[Data supplied]
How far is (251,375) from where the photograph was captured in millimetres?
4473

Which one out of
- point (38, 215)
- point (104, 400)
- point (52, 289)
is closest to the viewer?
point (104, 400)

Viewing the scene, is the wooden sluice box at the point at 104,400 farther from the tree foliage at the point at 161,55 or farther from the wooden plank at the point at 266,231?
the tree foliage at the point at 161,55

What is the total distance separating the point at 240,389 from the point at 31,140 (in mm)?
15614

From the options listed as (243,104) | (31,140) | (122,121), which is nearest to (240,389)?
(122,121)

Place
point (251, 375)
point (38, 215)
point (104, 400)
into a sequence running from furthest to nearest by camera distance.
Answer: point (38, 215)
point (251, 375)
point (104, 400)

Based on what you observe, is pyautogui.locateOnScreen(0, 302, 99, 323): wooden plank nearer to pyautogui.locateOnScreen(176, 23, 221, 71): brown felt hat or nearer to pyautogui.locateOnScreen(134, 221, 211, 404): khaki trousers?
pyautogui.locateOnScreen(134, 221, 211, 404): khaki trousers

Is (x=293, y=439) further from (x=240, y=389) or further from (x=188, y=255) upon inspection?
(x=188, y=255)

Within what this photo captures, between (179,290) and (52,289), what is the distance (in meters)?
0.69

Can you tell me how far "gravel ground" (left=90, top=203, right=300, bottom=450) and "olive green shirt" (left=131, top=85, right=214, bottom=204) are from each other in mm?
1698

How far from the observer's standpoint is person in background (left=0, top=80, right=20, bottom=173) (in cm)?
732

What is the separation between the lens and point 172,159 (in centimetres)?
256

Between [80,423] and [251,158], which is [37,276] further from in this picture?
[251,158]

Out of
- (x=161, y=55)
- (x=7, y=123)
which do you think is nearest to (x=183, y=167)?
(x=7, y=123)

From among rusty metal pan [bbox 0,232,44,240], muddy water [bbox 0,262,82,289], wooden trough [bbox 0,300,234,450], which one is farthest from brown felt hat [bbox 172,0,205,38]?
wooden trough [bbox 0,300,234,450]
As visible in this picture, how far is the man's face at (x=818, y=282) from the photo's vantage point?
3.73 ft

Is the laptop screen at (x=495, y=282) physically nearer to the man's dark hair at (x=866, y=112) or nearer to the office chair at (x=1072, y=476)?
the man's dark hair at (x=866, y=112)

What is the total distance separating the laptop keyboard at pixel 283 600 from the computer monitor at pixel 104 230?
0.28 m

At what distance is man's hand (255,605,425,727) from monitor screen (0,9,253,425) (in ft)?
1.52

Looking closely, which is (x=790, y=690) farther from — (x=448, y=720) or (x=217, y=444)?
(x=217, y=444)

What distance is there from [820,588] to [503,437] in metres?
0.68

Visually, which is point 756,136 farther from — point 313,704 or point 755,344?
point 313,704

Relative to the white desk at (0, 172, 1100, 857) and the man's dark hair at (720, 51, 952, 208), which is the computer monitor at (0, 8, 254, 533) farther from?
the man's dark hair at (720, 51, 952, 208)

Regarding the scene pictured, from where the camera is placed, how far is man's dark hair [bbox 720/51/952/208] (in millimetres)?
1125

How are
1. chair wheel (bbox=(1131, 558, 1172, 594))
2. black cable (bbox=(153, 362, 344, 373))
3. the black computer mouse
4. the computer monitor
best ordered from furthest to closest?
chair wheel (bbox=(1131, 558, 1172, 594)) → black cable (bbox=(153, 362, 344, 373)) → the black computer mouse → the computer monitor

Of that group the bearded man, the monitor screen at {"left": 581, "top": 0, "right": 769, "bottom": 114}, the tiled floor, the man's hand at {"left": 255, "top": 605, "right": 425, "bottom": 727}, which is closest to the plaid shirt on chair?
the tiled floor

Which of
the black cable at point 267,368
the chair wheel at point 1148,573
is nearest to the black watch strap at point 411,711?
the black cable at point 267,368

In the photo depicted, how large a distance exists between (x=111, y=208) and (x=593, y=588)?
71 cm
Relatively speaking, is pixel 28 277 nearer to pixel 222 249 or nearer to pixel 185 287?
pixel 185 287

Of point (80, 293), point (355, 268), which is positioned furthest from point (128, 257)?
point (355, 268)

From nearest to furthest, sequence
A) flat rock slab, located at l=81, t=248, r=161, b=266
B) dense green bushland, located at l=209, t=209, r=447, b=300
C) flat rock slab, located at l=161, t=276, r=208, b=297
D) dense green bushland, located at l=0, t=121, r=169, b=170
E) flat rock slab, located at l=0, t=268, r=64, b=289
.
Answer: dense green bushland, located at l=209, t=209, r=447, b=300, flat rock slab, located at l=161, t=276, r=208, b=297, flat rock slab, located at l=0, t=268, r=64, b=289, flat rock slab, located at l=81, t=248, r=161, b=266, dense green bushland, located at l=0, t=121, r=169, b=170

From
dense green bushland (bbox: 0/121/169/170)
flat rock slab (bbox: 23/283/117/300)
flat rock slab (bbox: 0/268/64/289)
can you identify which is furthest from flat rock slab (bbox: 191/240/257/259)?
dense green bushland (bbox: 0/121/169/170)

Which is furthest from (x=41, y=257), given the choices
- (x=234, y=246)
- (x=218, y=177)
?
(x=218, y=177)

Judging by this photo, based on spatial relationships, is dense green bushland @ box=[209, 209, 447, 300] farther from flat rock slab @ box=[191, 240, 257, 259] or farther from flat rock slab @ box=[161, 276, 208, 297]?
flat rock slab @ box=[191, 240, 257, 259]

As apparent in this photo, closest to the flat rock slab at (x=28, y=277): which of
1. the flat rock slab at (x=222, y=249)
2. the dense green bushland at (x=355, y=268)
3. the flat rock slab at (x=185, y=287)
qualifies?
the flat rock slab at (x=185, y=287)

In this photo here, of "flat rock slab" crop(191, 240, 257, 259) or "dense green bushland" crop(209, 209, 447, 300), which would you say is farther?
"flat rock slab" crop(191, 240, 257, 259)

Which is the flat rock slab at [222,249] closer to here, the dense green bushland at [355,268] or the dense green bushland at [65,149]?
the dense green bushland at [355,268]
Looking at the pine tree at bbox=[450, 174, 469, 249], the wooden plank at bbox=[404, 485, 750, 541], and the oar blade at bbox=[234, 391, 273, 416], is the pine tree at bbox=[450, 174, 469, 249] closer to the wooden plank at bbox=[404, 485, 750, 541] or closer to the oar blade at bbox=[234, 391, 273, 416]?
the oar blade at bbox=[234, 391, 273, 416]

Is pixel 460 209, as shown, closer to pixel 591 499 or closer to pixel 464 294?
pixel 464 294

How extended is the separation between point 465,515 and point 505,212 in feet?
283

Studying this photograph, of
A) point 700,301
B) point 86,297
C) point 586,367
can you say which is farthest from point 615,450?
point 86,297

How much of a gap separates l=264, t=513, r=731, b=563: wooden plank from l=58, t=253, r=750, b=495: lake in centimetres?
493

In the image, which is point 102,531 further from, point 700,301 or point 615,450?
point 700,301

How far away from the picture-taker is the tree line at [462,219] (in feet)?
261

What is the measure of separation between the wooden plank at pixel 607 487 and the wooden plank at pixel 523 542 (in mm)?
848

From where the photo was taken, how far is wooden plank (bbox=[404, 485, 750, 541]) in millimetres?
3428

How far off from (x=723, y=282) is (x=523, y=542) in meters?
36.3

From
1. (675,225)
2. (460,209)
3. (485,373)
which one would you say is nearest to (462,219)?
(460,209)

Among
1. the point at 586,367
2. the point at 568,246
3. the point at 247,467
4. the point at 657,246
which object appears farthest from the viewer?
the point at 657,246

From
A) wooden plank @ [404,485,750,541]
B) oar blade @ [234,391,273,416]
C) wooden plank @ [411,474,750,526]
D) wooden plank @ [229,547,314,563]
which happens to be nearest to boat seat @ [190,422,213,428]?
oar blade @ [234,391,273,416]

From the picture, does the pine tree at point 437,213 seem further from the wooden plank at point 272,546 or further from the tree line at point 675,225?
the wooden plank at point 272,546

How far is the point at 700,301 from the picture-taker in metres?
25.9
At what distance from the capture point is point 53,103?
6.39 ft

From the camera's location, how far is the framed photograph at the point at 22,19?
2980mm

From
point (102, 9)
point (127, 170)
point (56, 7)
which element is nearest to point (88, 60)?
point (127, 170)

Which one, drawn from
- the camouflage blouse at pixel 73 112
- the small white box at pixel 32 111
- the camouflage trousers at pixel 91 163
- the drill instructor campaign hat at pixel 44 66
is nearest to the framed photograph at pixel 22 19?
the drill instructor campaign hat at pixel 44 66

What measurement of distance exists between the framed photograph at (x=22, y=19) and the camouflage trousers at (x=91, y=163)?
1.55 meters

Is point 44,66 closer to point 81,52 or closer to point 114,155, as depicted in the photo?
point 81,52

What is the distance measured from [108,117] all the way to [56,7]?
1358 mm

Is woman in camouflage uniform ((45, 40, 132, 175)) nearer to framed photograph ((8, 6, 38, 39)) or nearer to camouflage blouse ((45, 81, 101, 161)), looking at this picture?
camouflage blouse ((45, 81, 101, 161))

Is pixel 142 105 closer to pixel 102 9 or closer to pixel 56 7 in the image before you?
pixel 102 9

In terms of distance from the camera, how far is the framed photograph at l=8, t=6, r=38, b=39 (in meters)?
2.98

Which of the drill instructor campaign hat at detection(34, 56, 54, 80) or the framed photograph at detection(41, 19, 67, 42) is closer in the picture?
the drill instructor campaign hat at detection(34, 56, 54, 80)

[Written instruction] List every line of the entries above that contains the string "hand" and copy each of those lines in full. Case counts, so match only that exact capitalization.

[Reply]
At what distance is man's hand (255,605,425,727) from monitor screen (0,9,253,425) (in ft)?
Of that group the bearded man, the monitor screen at {"left": 581, "top": 0, "right": 769, "bottom": 114}, the tiled floor, the man's hand at {"left": 255, "top": 605, "right": 425, "bottom": 727}, which is closest to the plaid shirt on chair?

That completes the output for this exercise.